- Task instructions
While copying the entries exactly, leave out each picture they contain.

Stored items:
================
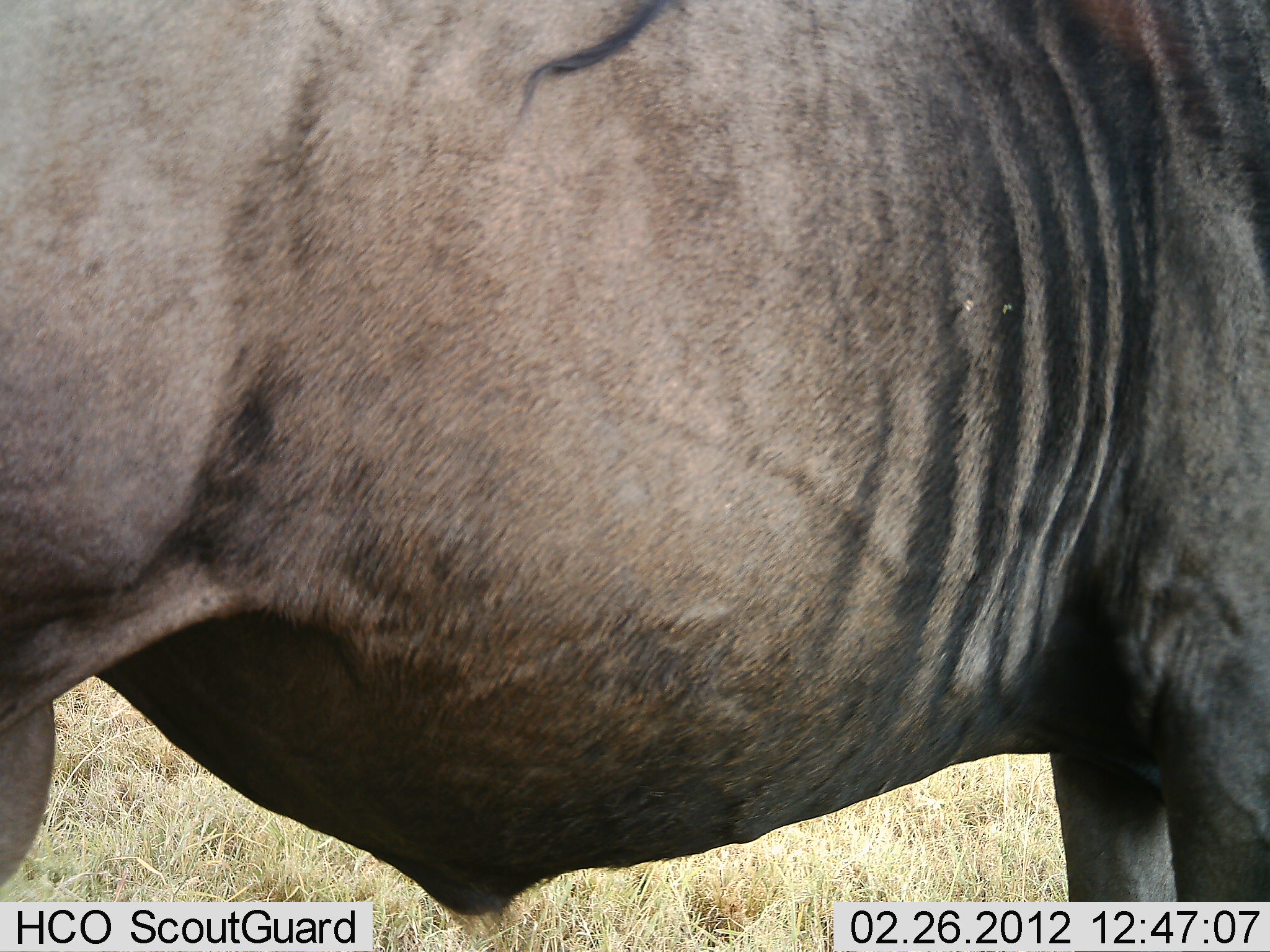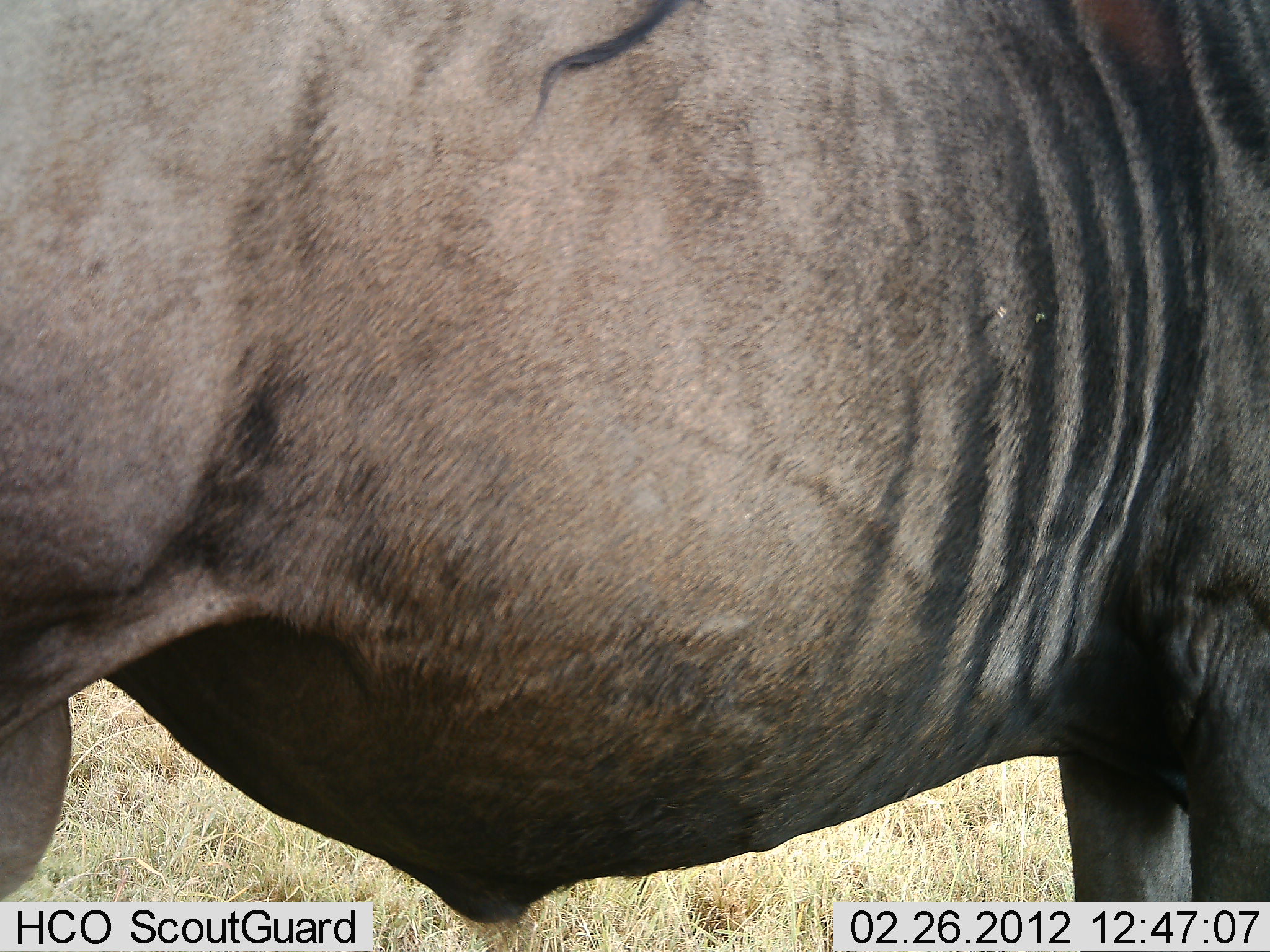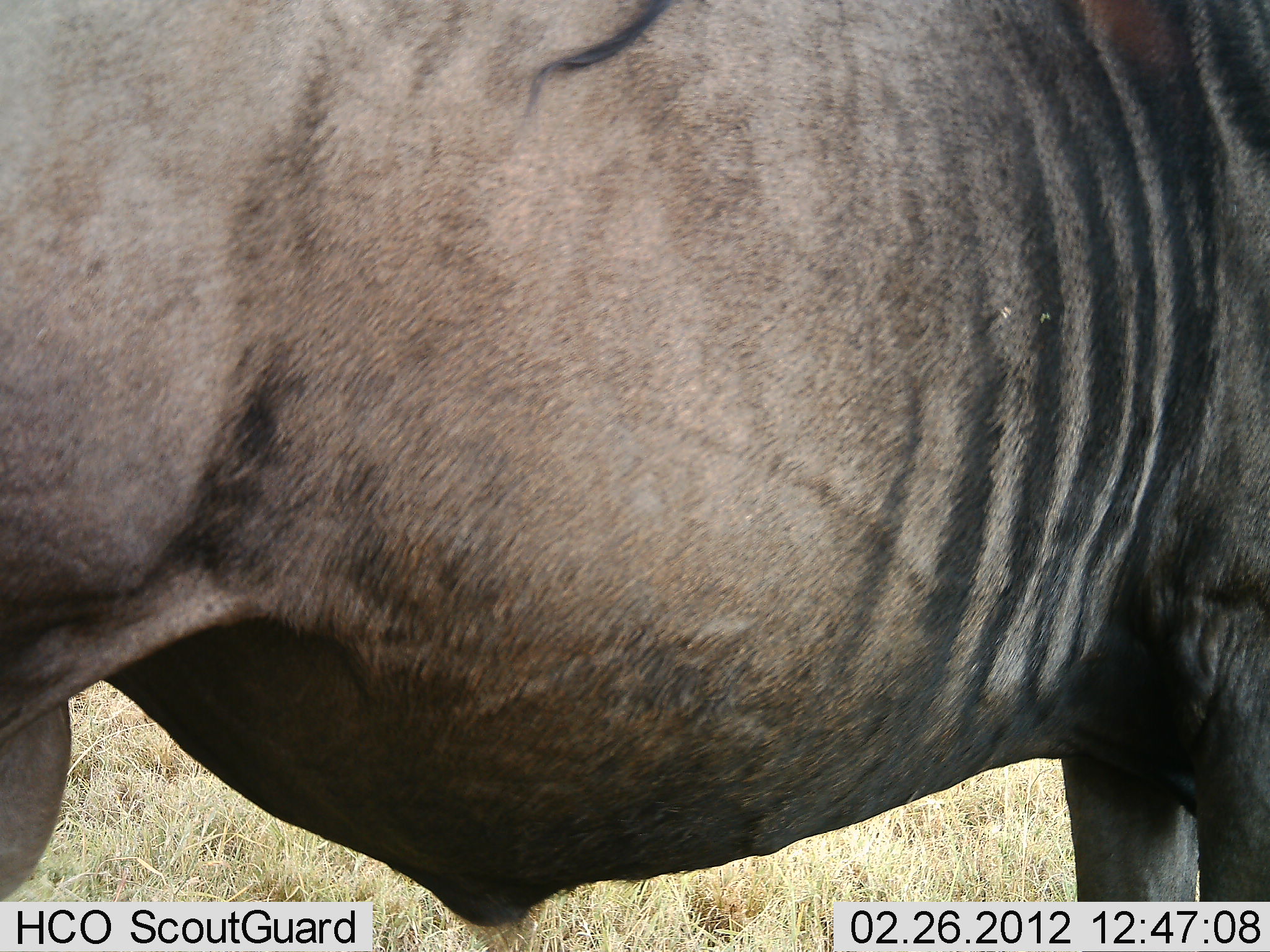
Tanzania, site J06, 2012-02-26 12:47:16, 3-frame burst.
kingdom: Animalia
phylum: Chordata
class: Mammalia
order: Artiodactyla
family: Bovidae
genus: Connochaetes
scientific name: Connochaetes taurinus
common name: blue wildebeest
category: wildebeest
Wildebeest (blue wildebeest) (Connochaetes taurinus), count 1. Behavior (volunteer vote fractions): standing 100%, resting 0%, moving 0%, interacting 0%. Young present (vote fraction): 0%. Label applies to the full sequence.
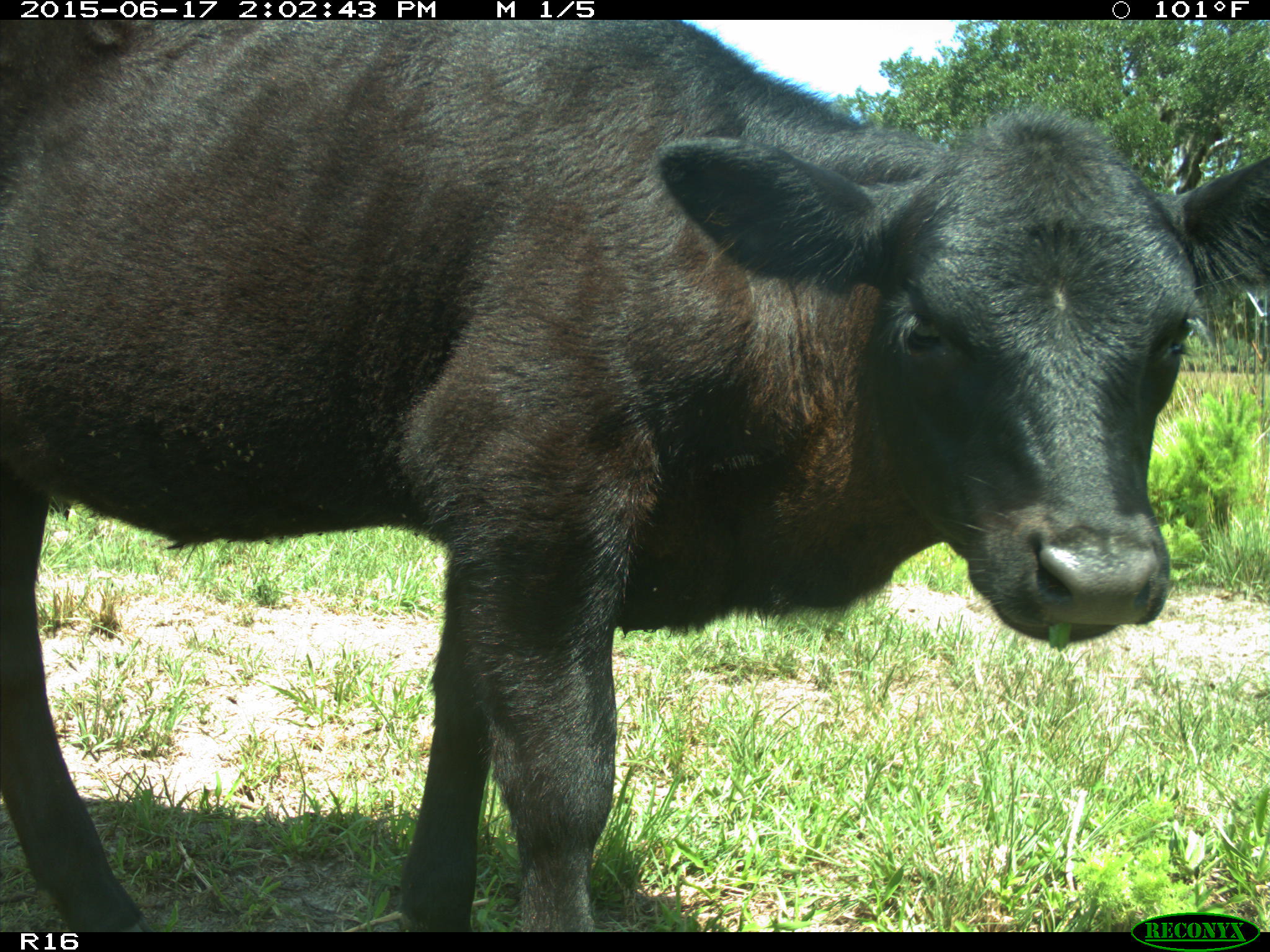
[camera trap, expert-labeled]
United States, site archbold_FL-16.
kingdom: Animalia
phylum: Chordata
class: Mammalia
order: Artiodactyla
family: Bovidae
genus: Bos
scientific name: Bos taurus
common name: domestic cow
================
- Solution
Tanzania, site J06, 2012-02-26 12:47:16, 3-frame burst.
kingdom: Animalia
phylum: Chordata
class: Mammalia
order: Artiodactyla
family: Bovidae
genus: Connochaetes
scientific name: Connochaetes taurinus
common name: blue wildebeest
category: wildebeest
Wildebeest (blue wildebeest) (Connochaetes taurinus), count 1. Behavior (volunteer vote fractions): standing 100%, resting 0%, moving 0%, interacting 0%. Young present (vote fraction): 0%. Label applies to the full sequence.
[camera trap, expert-labeled]
United States, site archbold_FL-16.
kingdom: Animalia
phylum: Chordata
class: Mammalia
order: Artiodactyla
family: Bovidae
genus: Bos
scientific name: Bos taurus
common name: domestic cow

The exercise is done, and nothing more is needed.